Update: added pattern matching to the demonstration.
Greetings,
At first glance, am not seeing NodeJS performing regex for fields containing spaces. That's not really fair, IMHO :) The regex in Perl is likely the main reason for taking longer. Having 24 workers reading IO simultaneously from the nfsv3 mounted SAN may be another reason even though NodeJS seems not affected by it. Maybe, the regex statement in Perl is the reason.
The following is an alternative solution. IO is faster for the upcoming 1.700 release versus MCE 1.608. Thus, the note on using 1.699_010. Also, inlined bits for the Windows platform.
#!/usr/local/bin/perl
use strict;
use warnings;
# IO performance in 1.699_010 is faster than MCE 1.608.

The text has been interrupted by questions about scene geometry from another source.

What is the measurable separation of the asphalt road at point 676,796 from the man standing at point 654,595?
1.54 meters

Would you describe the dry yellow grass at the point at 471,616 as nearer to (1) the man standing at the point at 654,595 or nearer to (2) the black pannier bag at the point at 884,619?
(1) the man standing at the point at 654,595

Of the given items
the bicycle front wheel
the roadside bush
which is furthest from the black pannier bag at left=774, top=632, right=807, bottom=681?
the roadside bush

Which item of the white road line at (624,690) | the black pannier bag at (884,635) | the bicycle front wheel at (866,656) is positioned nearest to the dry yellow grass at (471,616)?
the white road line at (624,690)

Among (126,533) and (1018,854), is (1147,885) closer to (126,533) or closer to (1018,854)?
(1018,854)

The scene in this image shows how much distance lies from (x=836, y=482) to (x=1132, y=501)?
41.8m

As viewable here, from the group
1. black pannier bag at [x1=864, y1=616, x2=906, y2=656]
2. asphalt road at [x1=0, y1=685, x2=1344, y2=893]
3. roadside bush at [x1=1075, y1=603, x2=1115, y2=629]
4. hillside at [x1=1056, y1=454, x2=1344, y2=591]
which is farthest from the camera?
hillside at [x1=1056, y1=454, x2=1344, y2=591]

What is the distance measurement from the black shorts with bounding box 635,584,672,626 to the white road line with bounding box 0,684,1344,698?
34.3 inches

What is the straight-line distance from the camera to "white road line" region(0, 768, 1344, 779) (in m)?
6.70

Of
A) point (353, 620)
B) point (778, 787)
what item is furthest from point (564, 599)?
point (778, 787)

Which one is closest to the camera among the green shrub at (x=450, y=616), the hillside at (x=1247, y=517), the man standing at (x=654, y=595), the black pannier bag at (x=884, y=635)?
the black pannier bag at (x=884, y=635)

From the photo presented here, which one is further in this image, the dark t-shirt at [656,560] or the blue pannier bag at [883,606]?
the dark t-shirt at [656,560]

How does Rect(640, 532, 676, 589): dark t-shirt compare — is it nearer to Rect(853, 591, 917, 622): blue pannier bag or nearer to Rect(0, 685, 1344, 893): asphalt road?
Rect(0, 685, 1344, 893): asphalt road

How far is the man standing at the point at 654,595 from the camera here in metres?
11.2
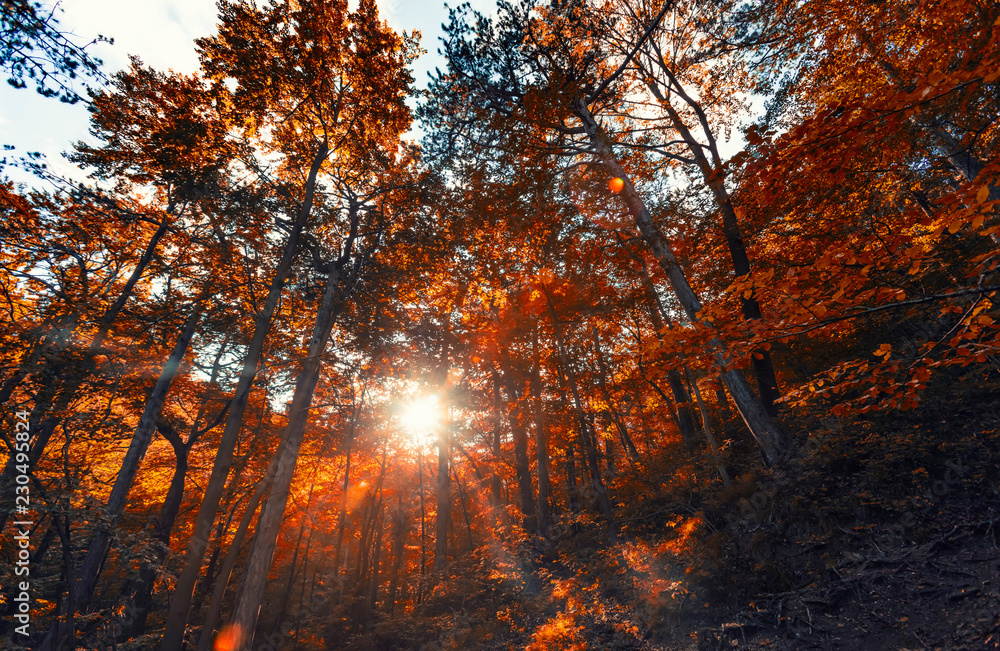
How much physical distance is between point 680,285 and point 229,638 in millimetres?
10592

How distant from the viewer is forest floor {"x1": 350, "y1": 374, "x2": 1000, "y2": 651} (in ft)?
12.7

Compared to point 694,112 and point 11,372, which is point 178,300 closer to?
point 11,372

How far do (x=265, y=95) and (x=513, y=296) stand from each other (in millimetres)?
9729

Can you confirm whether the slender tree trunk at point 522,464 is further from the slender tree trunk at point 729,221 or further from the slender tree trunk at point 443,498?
the slender tree trunk at point 729,221

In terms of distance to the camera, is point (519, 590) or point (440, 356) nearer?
point (519, 590)

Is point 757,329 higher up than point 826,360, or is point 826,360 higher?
point 826,360

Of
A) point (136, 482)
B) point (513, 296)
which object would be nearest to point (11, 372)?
point (136, 482)

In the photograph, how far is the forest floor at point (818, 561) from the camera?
3.87m

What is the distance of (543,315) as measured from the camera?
1348 centimetres

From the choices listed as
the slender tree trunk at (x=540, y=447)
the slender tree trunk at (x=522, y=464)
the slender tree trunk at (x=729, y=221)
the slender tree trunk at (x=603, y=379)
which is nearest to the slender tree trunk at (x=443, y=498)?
the slender tree trunk at (x=522, y=464)

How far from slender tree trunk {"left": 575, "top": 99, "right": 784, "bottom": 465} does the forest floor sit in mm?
504

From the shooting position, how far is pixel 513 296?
14.7 metres

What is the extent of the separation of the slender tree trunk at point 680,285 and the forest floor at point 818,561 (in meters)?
0.50

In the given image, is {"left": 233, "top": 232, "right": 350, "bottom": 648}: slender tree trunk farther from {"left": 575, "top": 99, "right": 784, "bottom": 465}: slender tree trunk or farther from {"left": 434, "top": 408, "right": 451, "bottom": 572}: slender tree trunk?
{"left": 575, "top": 99, "right": 784, "bottom": 465}: slender tree trunk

# https://metacpan.org/release/MARIOROY/MCE-1.699_010
use MCE::Loop;
use MCE::Candy;
my $dir = 'logs/*.log.gz';
my @files = sort(glob "$dir");
my $pattern = "some_string";
MCE::Loop::init {
gather => MCE::Candy::out_iter_fh(\*STDOUT),
chunk_size => '240k',
max_workers => 24,
use_slurpio => 1,
};
open( my $fh, "-|", "zcat", @files ) or die "open error: $!\n";
mce_loop {
my ( $mce, $slurp_ref, $chunk_id ) = @_;
my $buf = '';
# Quickly determine if a match is found...
# ...and process slurped chunk only if true.
if ( $$slurp_ref =~ /$pattern/m ) {
# The following is fast on Unix, but performance degrades
# drastically on Windows beyond 4 workers.
open my $MEM_FH, '<', $slurp_ref;
while ( my $line = <$MEM_FH> ) {
if ( $line =~ /$pattern/ ) {
my @matches = $line =~ /".*?"|\S+/g;
$buf .= "$matches[0],$matches[1],$matches[3],$matches
+[4]\n";
}
}
close $MEM_FH;
# Therefore, use the following construction on Windows.
# while ( $$slurp_ref =~ /([^\n]+\n)/mg ) {
# # my $line = $1; # possibly save $1 to not lose the value
# # not necessary for this demonstration
# my @matches = $1 =~ /".*?"|\S+/g;
# $buf .= "$matches[0],$matches[1],$matches[3],$matches[4]\
+n";
# }
}
# Send output to the manager process for orderly output to STDOUT
$mce->gather($chunk_id, $buf);
} $fh;
close $fh;
There is one reader across NFS by the manager process only, not workers. The effect is sequential IO which is typically faster than random IO.